## START

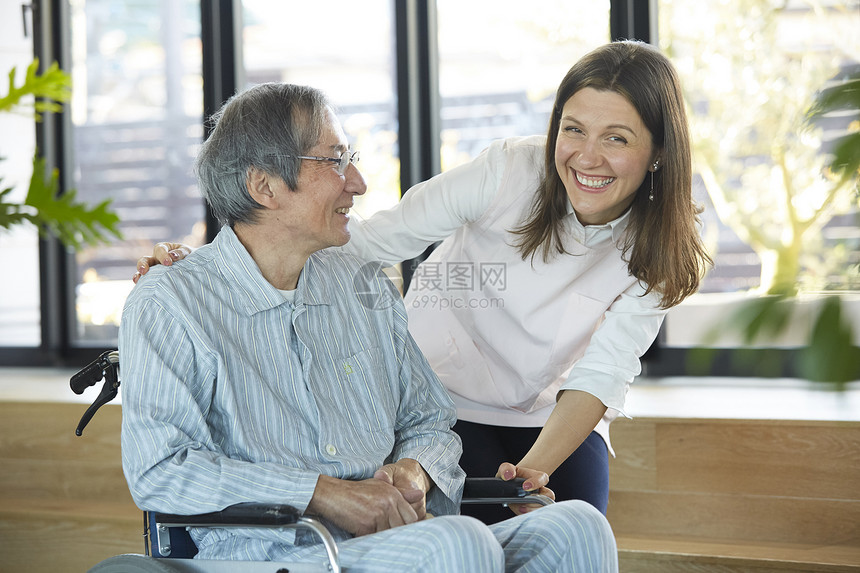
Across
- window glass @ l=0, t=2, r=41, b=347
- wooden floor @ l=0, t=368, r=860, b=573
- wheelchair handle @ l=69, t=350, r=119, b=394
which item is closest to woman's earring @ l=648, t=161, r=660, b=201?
wooden floor @ l=0, t=368, r=860, b=573

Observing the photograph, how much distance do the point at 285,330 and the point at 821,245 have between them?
4.20 ft

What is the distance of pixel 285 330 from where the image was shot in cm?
162

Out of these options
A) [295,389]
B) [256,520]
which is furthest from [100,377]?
[256,520]

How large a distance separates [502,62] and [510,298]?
1.81 meters

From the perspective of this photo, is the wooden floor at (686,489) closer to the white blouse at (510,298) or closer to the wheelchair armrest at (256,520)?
the white blouse at (510,298)

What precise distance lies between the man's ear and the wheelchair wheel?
639 mm

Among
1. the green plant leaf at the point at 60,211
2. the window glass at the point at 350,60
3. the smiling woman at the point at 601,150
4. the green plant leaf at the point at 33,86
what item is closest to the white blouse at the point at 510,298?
the smiling woman at the point at 601,150

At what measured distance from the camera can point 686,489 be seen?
2549mm

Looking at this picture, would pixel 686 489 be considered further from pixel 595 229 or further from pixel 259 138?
pixel 259 138

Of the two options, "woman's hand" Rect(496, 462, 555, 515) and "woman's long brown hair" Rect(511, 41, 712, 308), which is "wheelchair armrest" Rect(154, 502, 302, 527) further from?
"woman's long brown hair" Rect(511, 41, 712, 308)

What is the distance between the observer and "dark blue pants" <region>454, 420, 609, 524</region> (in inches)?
72.4

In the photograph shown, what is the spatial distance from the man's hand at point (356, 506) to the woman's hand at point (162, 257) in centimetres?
49

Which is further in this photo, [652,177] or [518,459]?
[518,459]

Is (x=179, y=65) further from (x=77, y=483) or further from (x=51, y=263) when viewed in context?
(x=77, y=483)
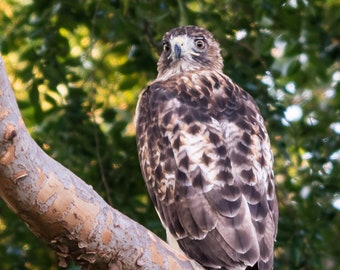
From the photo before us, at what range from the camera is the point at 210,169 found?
5141 millimetres

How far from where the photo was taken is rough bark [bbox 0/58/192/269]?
12.1 ft

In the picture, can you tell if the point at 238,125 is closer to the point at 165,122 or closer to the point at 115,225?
the point at 165,122

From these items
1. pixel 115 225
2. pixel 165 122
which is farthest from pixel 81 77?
pixel 115 225

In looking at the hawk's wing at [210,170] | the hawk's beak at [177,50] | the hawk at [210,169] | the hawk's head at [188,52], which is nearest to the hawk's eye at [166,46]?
the hawk's head at [188,52]

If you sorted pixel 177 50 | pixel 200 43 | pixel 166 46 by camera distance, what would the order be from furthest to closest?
pixel 200 43 < pixel 166 46 < pixel 177 50

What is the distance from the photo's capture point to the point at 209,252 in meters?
4.90

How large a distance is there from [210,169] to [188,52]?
71.5 inches

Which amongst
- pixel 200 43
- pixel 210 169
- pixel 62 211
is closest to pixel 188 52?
pixel 200 43

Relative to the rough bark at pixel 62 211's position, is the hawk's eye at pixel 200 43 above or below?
below

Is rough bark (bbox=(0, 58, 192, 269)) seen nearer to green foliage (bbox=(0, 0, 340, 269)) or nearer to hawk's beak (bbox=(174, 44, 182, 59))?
green foliage (bbox=(0, 0, 340, 269))

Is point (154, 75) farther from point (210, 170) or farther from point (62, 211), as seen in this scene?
point (62, 211)

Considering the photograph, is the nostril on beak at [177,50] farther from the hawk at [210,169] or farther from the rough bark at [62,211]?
the rough bark at [62,211]

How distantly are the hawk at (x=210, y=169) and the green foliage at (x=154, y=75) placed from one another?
2.32 ft

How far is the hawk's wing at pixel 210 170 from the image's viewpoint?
4.91 m
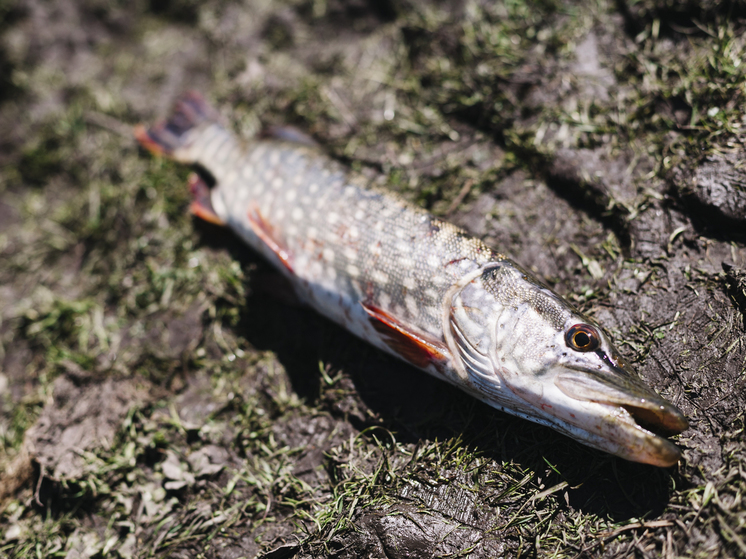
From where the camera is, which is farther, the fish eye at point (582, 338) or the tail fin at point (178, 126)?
the tail fin at point (178, 126)

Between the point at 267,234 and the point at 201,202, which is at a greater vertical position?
the point at 267,234

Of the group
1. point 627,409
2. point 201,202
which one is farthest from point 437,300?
point 201,202

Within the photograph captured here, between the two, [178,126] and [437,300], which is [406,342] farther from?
[178,126]

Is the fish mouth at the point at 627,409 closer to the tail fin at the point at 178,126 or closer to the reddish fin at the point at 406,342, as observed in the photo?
the reddish fin at the point at 406,342

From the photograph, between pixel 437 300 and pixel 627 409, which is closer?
pixel 627 409

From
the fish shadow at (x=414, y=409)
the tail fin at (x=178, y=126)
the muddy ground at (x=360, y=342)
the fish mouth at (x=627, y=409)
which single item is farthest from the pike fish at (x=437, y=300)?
the tail fin at (x=178, y=126)

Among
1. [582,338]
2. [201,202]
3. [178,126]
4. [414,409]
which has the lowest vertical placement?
[414,409]
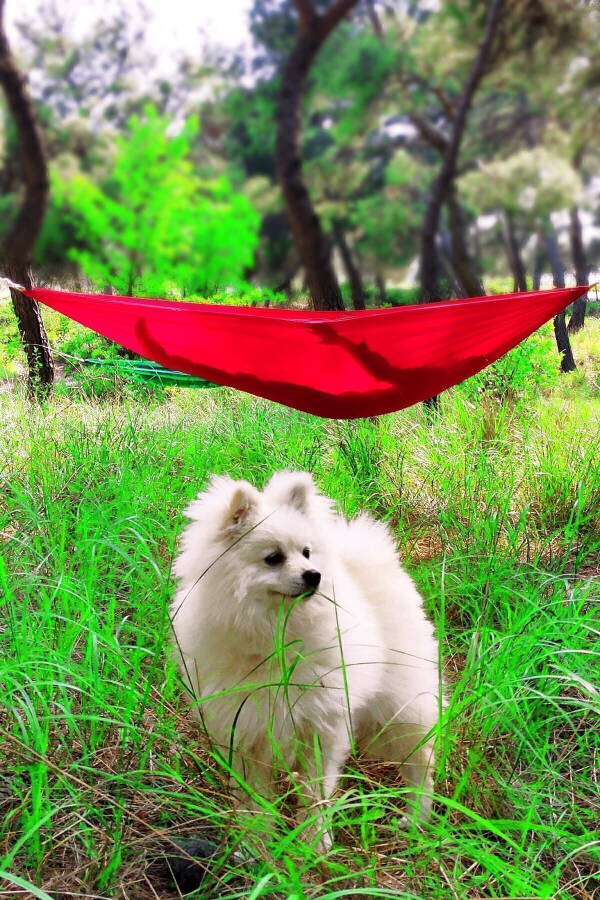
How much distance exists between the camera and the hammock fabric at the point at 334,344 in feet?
6.47

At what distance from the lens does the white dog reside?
127cm

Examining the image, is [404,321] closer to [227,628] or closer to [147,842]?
[227,628]

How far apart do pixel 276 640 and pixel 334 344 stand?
1000 millimetres

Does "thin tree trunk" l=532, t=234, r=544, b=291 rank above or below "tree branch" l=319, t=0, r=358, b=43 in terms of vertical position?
below

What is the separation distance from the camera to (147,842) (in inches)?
48.0

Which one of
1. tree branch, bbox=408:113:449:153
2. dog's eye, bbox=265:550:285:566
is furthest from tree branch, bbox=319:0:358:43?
dog's eye, bbox=265:550:285:566

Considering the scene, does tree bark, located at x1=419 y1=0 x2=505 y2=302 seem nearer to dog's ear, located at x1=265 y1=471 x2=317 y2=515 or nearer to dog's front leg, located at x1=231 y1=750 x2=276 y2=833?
dog's ear, located at x1=265 y1=471 x2=317 y2=515

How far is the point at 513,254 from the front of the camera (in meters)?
3.22

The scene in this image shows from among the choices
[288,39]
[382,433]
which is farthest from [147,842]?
[288,39]

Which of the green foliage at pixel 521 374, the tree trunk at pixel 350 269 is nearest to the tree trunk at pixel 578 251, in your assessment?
the green foliage at pixel 521 374

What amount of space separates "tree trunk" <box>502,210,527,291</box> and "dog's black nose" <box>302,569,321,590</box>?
2.32m

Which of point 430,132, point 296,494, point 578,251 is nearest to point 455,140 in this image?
point 430,132

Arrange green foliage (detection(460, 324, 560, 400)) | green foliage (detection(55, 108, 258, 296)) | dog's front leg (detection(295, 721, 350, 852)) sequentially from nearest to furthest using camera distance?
dog's front leg (detection(295, 721, 350, 852))
green foliage (detection(55, 108, 258, 296))
green foliage (detection(460, 324, 560, 400))

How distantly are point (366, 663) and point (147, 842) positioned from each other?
527 mm
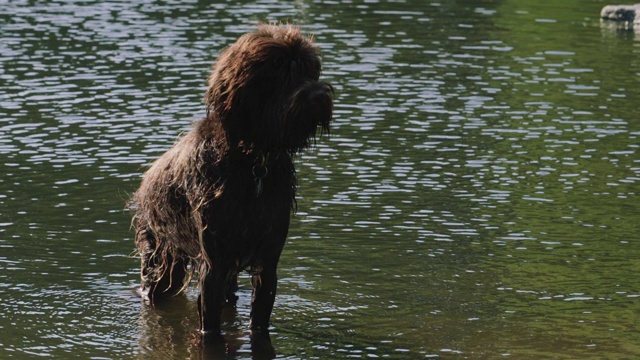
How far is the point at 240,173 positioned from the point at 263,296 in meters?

## END

• _PROBLEM STATEMENT_: Can you write out all the rows above again with every "photograph" replaced by "image", keeping everything else the same and leaving out the pictures?

• _FINAL RESULT_:
Across
- window glass @ l=0, t=2, r=41, b=347
- wooden floor @ l=0, t=368, r=860, b=573
- wheelchair handle @ l=69, t=350, r=119, b=394
which item is closest to woman's earring @ l=648, t=161, r=660, b=201?
wooden floor @ l=0, t=368, r=860, b=573

Observing the image, how much distance do the point at 285,330 and the point at 821,245 have between them?
4.20 ft

What is the distance of pixel 285 330 from where the image was shot in cm?
162

Out of these options
A) [295,389]
B) [256,520]
which is furthest from [100,377]?
[256,520]

How large a distance separates [502,62] and [510,298]?
1.81 meters

From the perspective of this photo, is the wooden floor at (686,489) closer to the white blouse at (510,298) or closer to the wheelchair armrest at (256,520)?
the white blouse at (510,298)

What precise distance lies between the man's ear and the wheelchair wheel?
639 mm

Among
1. the green plant leaf at the point at 60,211
2. the window glass at the point at 350,60
3. the smiling woman at the point at 601,150
4. the green plant leaf at the point at 33,86
what item is closest to the white blouse at the point at 510,298?
the smiling woman at the point at 601,150

At what measured distance from the camera can point 686,489 be seen?
2549mm

Looking at this picture, would pixel 686 489 be considered further from pixel 595 229 or further from pixel 259 138?
pixel 259 138

Of the two options, "woman's hand" Rect(496, 462, 555, 515) and "woman's long brown hair" Rect(511, 41, 712, 308), which is "wheelchair armrest" Rect(154, 502, 302, 527) further from?
"woman's long brown hair" Rect(511, 41, 712, 308)

What is the distance between the observer and "dark blue pants" <region>454, 420, 609, 524</region> (in inches)?
72.4

In the image shown, what is the spatial distance from the man's hand at point (356, 506) to the woman's hand at point (162, 257) in centimetres?
49

Which is further in this photo, [652,177] or [518,459]?
[518,459]

Is (x=179, y=65) further from (x=77, y=483) or further from (x=51, y=263) when viewed in context?
(x=77, y=483)
From the photo before us, at what range from the camera is the point at 210,169 found?
5141 millimetres

How far from where the photo was taken is rough bark [bbox 0/58/192/269]?
12.1 ft

In the picture, can you tell if the point at 238,125 is closer to the point at 165,122 or closer to the point at 115,225?
the point at 165,122

From these items
1. pixel 115 225
2. pixel 165 122
which is farthest from pixel 81 77?
pixel 115 225

In looking at the hawk's wing at [210,170] | the hawk's beak at [177,50] | the hawk at [210,169] | the hawk's head at [188,52], which is nearest to the hawk's eye at [166,46]?
the hawk's head at [188,52]

If you sorted pixel 177 50 | pixel 200 43 | pixel 166 46 by camera distance, what would the order be from furthest to closest?
pixel 200 43 < pixel 166 46 < pixel 177 50

What is the distance from the photo's capture point to the point at 209,252 in meters?
4.90

How large a distance is there from [210,169] to [188,52]?
71.5 inches

Which amongst
- pixel 200 43
- pixel 210 169
- pixel 62 211
is closest to pixel 188 52?
pixel 200 43

Relative to the rough bark at pixel 62 211's position, is the hawk's eye at pixel 200 43 above or below?
below

Is rough bark (bbox=(0, 58, 192, 269)) seen nearer to green foliage (bbox=(0, 0, 340, 269)) or nearer to hawk's beak (bbox=(174, 44, 182, 59))?
green foliage (bbox=(0, 0, 340, 269))

Is point (154, 75) farther from point (210, 170) or farther from point (62, 211), as seen in this scene?
point (62, 211)

Considering the image, is the nostril on beak at [177,50] farther from the hawk at [210,169] or farther from the rough bark at [62,211]?
the rough bark at [62,211]

How distantly are the hawk at (x=210, y=169) and the green foliage at (x=154, y=75) placed from one another?
2.32 ft

How far is the hawk's wing at pixel 210 170 from the image's viewpoint?
4.91 m
From where the camera is, which is farther, the fish eye at point (582, 338) or the tail fin at point (178, 126)?
the tail fin at point (178, 126)

Between the point at 267,234 and the point at 201,202, which is at a greater vertical position?
the point at 267,234

Of the group
1. point 627,409
2. point 201,202
which one is farthest from point 437,300?
point 201,202

Within the image captured here, between the two, [178,126] and [437,300], which is [406,342] farther from?
[178,126]

Is the fish mouth at the point at 627,409 closer to the tail fin at the point at 178,126 or closer to the reddish fin at the point at 406,342, as observed in the photo?
the reddish fin at the point at 406,342

From the image, between pixel 437 300 and pixel 627 409, which is closer?
pixel 627 409

From
the fish shadow at (x=414, y=409)
the tail fin at (x=178, y=126)
the muddy ground at (x=360, y=342)
the fish mouth at (x=627, y=409)
which single item is farthest from the pike fish at (x=437, y=300)?
the tail fin at (x=178, y=126)

Among
1. [582,338]
2. [201,202]
3. [178,126]
4. [414,409]
which has the lowest vertical placement?
[414,409]
How much distance exists between the camera and the hammock fabric at the point at 334,344 in feet?
6.47

At what distance from the lens does the white dog reside?
127cm

Examining the image, is [404,321] closer to [227,628] or closer to [147,842]?
[227,628]

How far apart do pixel 276 640 and pixel 334 344 stand?
1000 millimetres

Does "thin tree trunk" l=532, t=234, r=544, b=291 rank above or below "tree branch" l=319, t=0, r=358, b=43 in terms of vertical position?
below

What is the separation distance from the camera to (147,842) (in inches)?
48.0

Which one of
1. tree branch, bbox=408:113:449:153
2. dog's eye, bbox=265:550:285:566
is furthest from tree branch, bbox=319:0:358:43?
dog's eye, bbox=265:550:285:566

Considering the scene, does tree bark, located at x1=419 y1=0 x2=505 y2=302 seem nearer to dog's ear, located at x1=265 y1=471 x2=317 y2=515 or nearer to dog's front leg, located at x1=231 y1=750 x2=276 y2=833?
dog's ear, located at x1=265 y1=471 x2=317 y2=515

How far is the point at 513,254 from the front of the camera (in meters)?
3.22

The scene in this image shows from among the choices
[288,39]
[382,433]
which is farthest from [147,842]?
[288,39]

Which of the green foliage at pixel 521 374, the tree trunk at pixel 350 269 is nearest to the tree trunk at pixel 578 251, in your assessment?
the green foliage at pixel 521 374

What amount of space separates "tree trunk" <box>502,210,527,291</box> and "dog's black nose" <box>302,569,321,590</box>?
2.32m

Which of point 430,132, point 296,494, point 578,251 is nearest to point 455,140 in this image?
point 430,132

Arrange green foliage (detection(460, 324, 560, 400)) | green foliage (detection(55, 108, 258, 296)) | dog's front leg (detection(295, 721, 350, 852)) sequentially from nearest to furthest using camera distance?
dog's front leg (detection(295, 721, 350, 852))
green foliage (detection(55, 108, 258, 296))
green foliage (detection(460, 324, 560, 400))

How distantly are point (366, 663) and point (147, 842) positioned from each other?
527 mm
How far is the point at 240,173 positioned from the point at 263,296 in meters?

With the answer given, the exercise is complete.